▶ [WORK REQUIRED]:
Provide the records once more, identical to the original.

▶ [SOURCE RECORDS]:
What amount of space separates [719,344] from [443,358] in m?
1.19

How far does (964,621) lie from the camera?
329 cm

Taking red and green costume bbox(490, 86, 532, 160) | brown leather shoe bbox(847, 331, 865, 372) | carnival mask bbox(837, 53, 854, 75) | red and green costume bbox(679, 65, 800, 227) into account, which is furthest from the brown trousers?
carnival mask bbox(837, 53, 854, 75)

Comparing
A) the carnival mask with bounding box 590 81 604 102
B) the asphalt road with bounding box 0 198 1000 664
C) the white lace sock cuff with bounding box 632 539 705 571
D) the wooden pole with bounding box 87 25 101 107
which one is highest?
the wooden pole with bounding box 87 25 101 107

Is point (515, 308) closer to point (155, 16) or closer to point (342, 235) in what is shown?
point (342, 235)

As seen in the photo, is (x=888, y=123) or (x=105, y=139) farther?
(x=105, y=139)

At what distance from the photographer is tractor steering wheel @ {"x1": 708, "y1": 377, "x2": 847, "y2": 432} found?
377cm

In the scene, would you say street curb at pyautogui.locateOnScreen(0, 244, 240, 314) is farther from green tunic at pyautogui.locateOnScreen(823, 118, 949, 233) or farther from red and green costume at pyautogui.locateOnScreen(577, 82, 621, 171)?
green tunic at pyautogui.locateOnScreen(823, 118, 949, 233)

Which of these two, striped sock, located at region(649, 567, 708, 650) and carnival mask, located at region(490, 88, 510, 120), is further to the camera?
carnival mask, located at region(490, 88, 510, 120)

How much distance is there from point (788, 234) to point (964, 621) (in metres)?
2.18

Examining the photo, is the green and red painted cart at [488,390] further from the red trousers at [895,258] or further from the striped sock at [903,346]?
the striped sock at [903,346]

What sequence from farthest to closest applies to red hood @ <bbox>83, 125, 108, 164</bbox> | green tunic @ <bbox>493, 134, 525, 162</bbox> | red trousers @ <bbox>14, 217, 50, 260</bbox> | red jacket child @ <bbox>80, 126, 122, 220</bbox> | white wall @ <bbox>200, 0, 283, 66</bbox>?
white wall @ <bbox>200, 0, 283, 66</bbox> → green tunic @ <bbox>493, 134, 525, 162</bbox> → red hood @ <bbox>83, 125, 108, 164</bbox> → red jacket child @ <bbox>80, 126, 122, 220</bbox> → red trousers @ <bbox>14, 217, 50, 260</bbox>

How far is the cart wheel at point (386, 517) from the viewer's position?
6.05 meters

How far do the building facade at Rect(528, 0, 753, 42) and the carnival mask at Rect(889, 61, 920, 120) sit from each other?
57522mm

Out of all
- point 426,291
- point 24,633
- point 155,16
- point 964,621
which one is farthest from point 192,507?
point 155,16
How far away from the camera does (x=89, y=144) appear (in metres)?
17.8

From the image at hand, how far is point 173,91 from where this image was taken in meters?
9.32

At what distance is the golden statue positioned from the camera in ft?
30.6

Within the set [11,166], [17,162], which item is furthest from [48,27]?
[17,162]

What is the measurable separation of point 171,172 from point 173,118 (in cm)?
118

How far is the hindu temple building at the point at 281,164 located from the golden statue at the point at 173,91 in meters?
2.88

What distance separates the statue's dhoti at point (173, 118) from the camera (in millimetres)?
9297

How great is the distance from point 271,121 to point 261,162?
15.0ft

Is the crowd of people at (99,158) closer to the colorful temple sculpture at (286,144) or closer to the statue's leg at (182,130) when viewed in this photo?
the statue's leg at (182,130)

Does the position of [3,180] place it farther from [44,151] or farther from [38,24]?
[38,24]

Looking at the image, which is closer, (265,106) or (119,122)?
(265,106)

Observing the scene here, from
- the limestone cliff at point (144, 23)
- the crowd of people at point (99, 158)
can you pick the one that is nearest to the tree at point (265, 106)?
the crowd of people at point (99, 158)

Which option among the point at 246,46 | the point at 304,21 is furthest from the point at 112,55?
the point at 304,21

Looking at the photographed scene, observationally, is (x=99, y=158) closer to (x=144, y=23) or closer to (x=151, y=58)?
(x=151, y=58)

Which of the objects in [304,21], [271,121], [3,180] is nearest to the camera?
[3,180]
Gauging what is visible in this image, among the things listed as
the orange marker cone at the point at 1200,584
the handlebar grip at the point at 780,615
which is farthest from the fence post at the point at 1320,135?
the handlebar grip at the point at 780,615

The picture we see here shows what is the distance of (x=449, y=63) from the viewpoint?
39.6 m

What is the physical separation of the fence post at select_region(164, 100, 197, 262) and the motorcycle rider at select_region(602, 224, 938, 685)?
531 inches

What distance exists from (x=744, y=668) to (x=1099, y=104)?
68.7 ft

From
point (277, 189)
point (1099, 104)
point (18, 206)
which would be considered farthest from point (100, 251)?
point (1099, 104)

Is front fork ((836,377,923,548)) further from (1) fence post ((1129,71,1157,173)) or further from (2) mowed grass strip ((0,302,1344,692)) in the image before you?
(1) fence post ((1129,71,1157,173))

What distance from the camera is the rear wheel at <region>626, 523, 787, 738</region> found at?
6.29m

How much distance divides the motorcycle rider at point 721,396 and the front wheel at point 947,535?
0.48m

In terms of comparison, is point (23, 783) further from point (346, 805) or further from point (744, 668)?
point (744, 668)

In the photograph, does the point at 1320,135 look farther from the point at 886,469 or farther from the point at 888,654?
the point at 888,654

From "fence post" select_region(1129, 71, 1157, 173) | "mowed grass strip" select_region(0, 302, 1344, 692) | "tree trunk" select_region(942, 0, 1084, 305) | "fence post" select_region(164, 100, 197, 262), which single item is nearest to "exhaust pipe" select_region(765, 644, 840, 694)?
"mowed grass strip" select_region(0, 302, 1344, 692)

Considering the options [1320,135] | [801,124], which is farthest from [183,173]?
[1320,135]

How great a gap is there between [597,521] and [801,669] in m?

▶ [PROBLEM SOLUTION]:
What amount of space separates [719,344] from [443,358] in m?
1.19

How far does (964,621) lie from the camera?
329 cm

Taking red and green costume bbox(490, 86, 532, 160) | brown leather shoe bbox(847, 331, 865, 372) | carnival mask bbox(837, 53, 854, 75) | red and green costume bbox(679, 65, 800, 227) into account, which is furthest from the brown trousers?
carnival mask bbox(837, 53, 854, 75)

Comparing
A) the carnival mask with bounding box 590 81 604 102
B) the asphalt road with bounding box 0 198 1000 664
C) the white lace sock cuff with bounding box 632 539 705 571
D) the wooden pole with bounding box 87 25 101 107
which one is highest?
the wooden pole with bounding box 87 25 101 107

Is point (515, 308) closer to point (155, 16) or closer to point (342, 235) in what is shown?
point (342, 235)

As seen in the photo, is (x=888, y=123) or (x=105, y=139) farther?
(x=105, y=139)

At what distance from the photographer is tractor steering wheel @ {"x1": 708, "y1": 377, "x2": 847, "y2": 432} found?
377cm

In the scene, would you say street curb at pyautogui.locateOnScreen(0, 244, 240, 314) is farther from green tunic at pyautogui.locateOnScreen(823, 118, 949, 233) or farther from red and green costume at pyautogui.locateOnScreen(577, 82, 621, 171)?
green tunic at pyautogui.locateOnScreen(823, 118, 949, 233)

Which of these two, striped sock, located at region(649, 567, 708, 650) and carnival mask, located at region(490, 88, 510, 120), is further to the camera?
carnival mask, located at region(490, 88, 510, 120)

How much distance is there from point (788, 234) to point (964, 621) (in metres)?
2.18

Examining the photo, is the green and red painted cart at [488,390] further from the red trousers at [895,258] or further from the striped sock at [903,346]?
the striped sock at [903,346]

What sequence from farthest to closest applies to red hood @ <bbox>83, 125, 108, 164</bbox> | green tunic @ <bbox>493, 134, 525, 162</bbox> | red trousers @ <bbox>14, 217, 50, 260</bbox> | red jacket child @ <bbox>80, 126, 122, 220</bbox> | white wall @ <bbox>200, 0, 283, 66</bbox>?
white wall @ <bbox>200, 0, 283, 66</bbox> → green tunic @ <bbox>493, 134, 525, 162</bbox> → red hood @ <bbox>83, 125, 108, 164</bbox> → red jacket child @ <bbox>80, 126, 122, 220</bbox> → red trousers @ <bbox>14, 217, 50, 260</bbox>

How far is the cart wheel at point (386, 517) from the viewer's position?
6.05 meters

How far do the building facade at Rect(528, 0, 753, 42) and the carnival mask at Rect(889, 61, 920, 120) sit from each other?
57522mm

Out of all
- point 426,291
- point 24,633
- point 155,16
- point 964,621
which one is farthest from point 192,507?
point 155,16
How far away from the camera does (x=89, y=144) appear (in metres)?
17.8

From the image at hand, how far is point 173,91 from where this image was taken in meters?
9.32

At what distance is the golden statue positioned from the camera in ft?
30.6

Within the set [11,166], [17,162], which item is furthest from [48,27]?
[17,162]

What is the measurable separation of point 171,172 from point 173,118 (in cm)?
118

How far is the hindu temple building at the point at 281,164 located from the golden statue at the point at 173,91 in meters?
2.88

What distance separates the statue's dhoti at point (173, 118) from the camera (in millimetres)?
9297

How great is the distance from point 271,121 to point 261,162?
15.0ft

Is the crowd of people at (99,158) closer to the colorful temple sculpture at (286,144) or closer to the statue's leg at (182,130) when viewed in this photo?
the statue's leg at (182,130)

Does the position of [3,180] place it farther from [44,151] or farther from [38,24]?
[38,24]

Looking at the image, which is closer, (265,106) or (119,122)?
(265,106)

Observing the scene here, from
- the limestone cliff at point (144, 23)
- the crowd of people at point (99, 158)
can you pick the one that is nearest to the tree at point (265, 106)?
the crowd of people at point (99, 158)

Which option among the point at 246,46 | the point at 304,21 is furthest from the point at 112,55?
the point at 304,21

Looking at the photographed scene, observationally, is (x=99, y=158) closer to (x=144, y=23) or closer to (x=151, y=58)?
(x=151, y=58)

Which of the objects in [304,21], [271,121], [3,180] is nearest to the camera?
[3,180]
Gauging what is visible in this image, among the things listed as
the orange marker cone at the point at 1200,584
the handlebar grip at the point at 780,615
which is farthest from the fence post at the point at 1320,135?
the handlebar grip at the point at 780,615

The picture we see here shows what is the distance of (x=449, y=63) from the viewpoint?
39.6 m

What is the physical separation of the fence post at select_region(164, 100, 197, 262) and the motorcycle rider at select_region(602, 224, 938, 685)?
531 inches

What distance exists from (x=744, y=668) to (x=1099, y=104)?
68.7 ft

From
point (277, 189)
point (1099, 104)
point (18, 206)
which would be considered farthest from point (100, 251)?
point (1099, 104)

Is front fork ((836,377,923,548)) further from (1) fence post ((1129,71,1157,173)) or further from (2) mowed grass strip ((0,302,1344,692)) in the image before you?
(1) fence post ((1129,71,1157,173))

What distance from the camera is the rear wheel at <region>626, 523, 787, 738</region> found at?
6.29m

How much distance divides the motorcycle rider at point 721,396 and the front wheel at point 947,535?
0.48m

In terms of comparison, is point (23, 783) further from point (346, 805) or further from point (744, 668)?
point (744, 668)

In the photograph, does the point at 1320,135 look farther from the point at 886,469 or farther from the point at 888,654?
the point at 888,654

From "fence post" select_region(1129, 71, 1157, 173) | "mowed grass strip" select_region(0, 302, 1344, 692) | "tree trunk" select_region(942, 0, 1084, 305) | "fence post" select_region(164, 100, 197, 262), which single item is nearest to "exhaust pipe" select_region(765, 644, 840, 694)?
"mowed grass strip" select_region(0, 302, 1344, 692)

Considering the options [1320,135] | [801,124], which is farthest from [183,173]?
[1320,135]

How great a gap is there between [597,521] and [801,669] in m?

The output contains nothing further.